Julie A. Saugstad, Ph.D., a professor of anesthesiology and perioperative medicine and of molecular and medical genetics in the OHSU School of Medicine, is leading a multidisciplinary team studying novel biomarkers that could predict the onset of Alzheimer’s and also help distinguish the disease from other forms of dementia. In collaboration with physician-researcher Joseph Quinn, M.D., holder of the Wayne and Sandra Ericksen Professorship for Neurodegenerative Research and director of the Parkinson Center and Movement Disorders Program in the OHSU School of Medicine, the team focuses on the possible use of microRNAs as a patient-friendly test for early Alzheimer’s indicators. MicroRNAs are structures that work together with messenger RNA to regulate gene expression. Though existing primarily within cells, messenger RNA, microRNAs and other non-coding RNAs have been detected in most body fluids. MicroRNAs found in cerebral spinal fluid may hold clues about the abnormal chain of events in the central nervous system that give rise to Alzheimer’s and other dementias. The team is focusing on identifying and evaluating a number of microRNA-based biomarkers through basic research and clinical trials.

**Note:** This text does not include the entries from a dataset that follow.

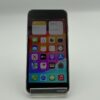 iPhoneSE 第3世代 au版SIMフリー 64GB MMYD3J/A A2782 美品-正面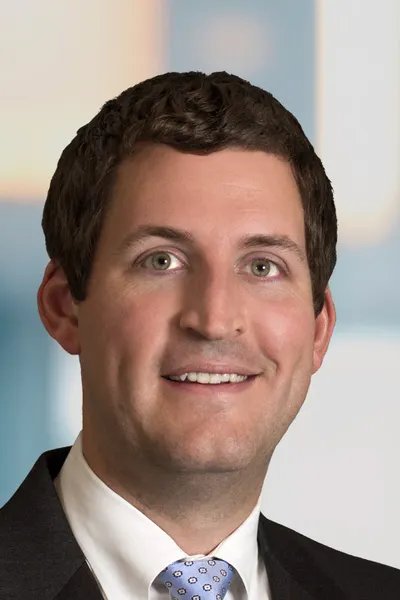 Photo of Jackson Anthony Dial, Defendant Lawyer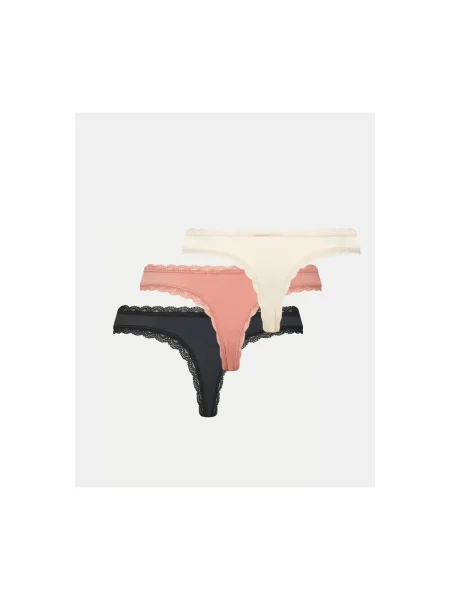 Mikroszálas tanga Guess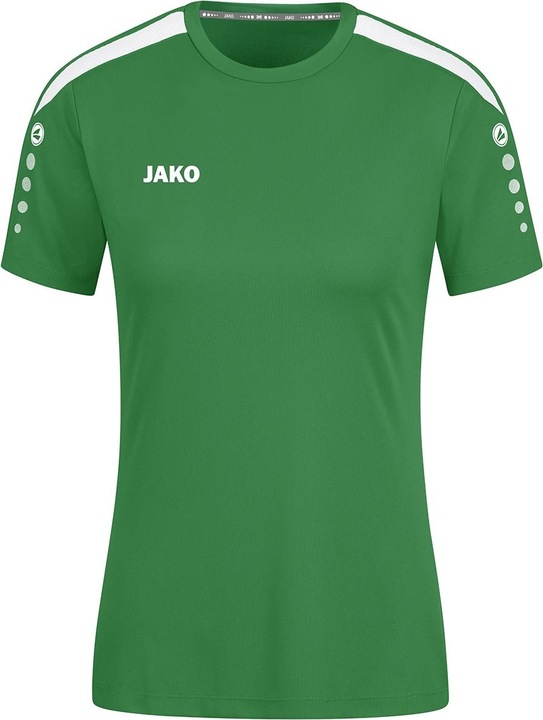 Immagine prodotto JAKO Jersey Power KA (38)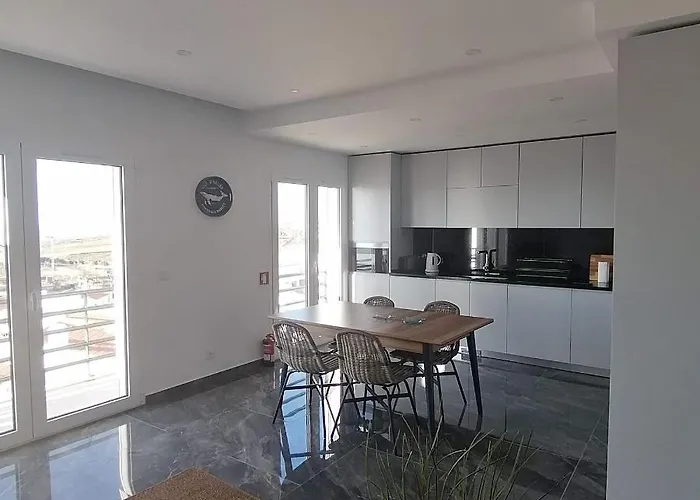 Ribeira D'ilhas Appartement Ericeira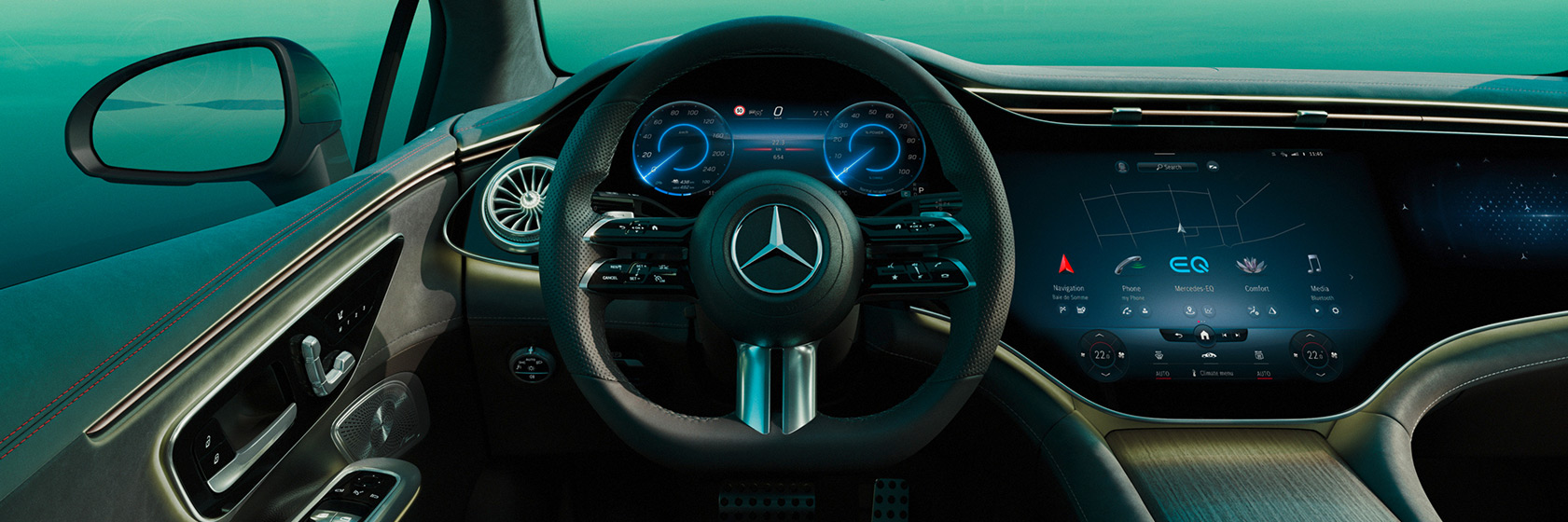 Essai Mercedes Garage Mercedes à Liège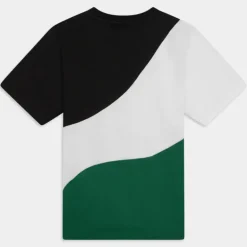 POWER- T-SHIRT VERDE 673380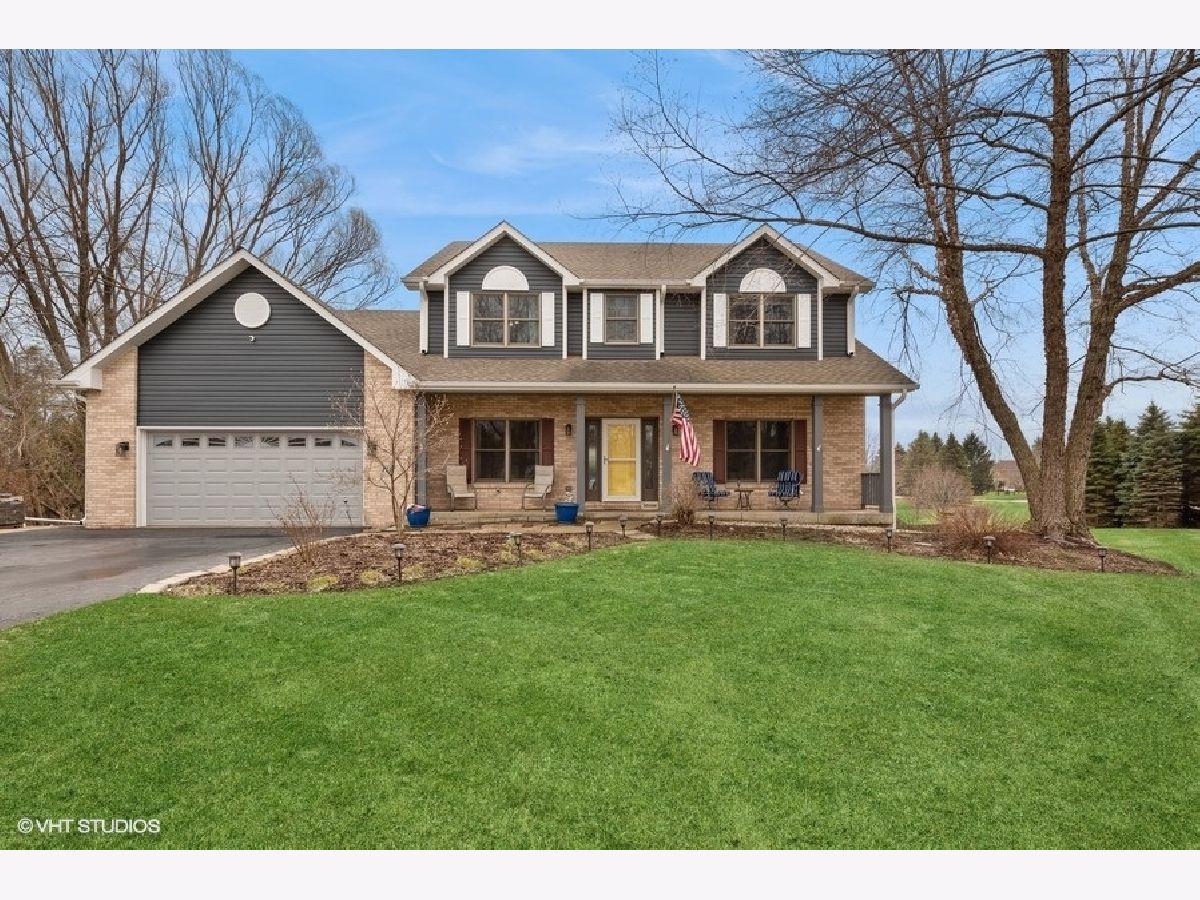 Homes Sold Orchard Bluff Estates Spring Grove Illinois, 1717 Spruce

A Philanthropy-Fueled Revolution
These dedicated teams, novel studies and game-changing discoveries are only a portion of OHSU’s programs in early detection research. Though there are a variety of approaches and aims, each project demonstrates the power of philanthropy to open new doors in biomedical research. Whether by creating endowed chairs and professorships that help OHSU retain and attract top research talent; supporting the acquisition of state-of-the-art research equipment; establishing dedicated research centers; funding innovative research; or providing financial aid for students and trainees; OHSU donors are closing the innovation gap and opening up limitless life-saving possibilities.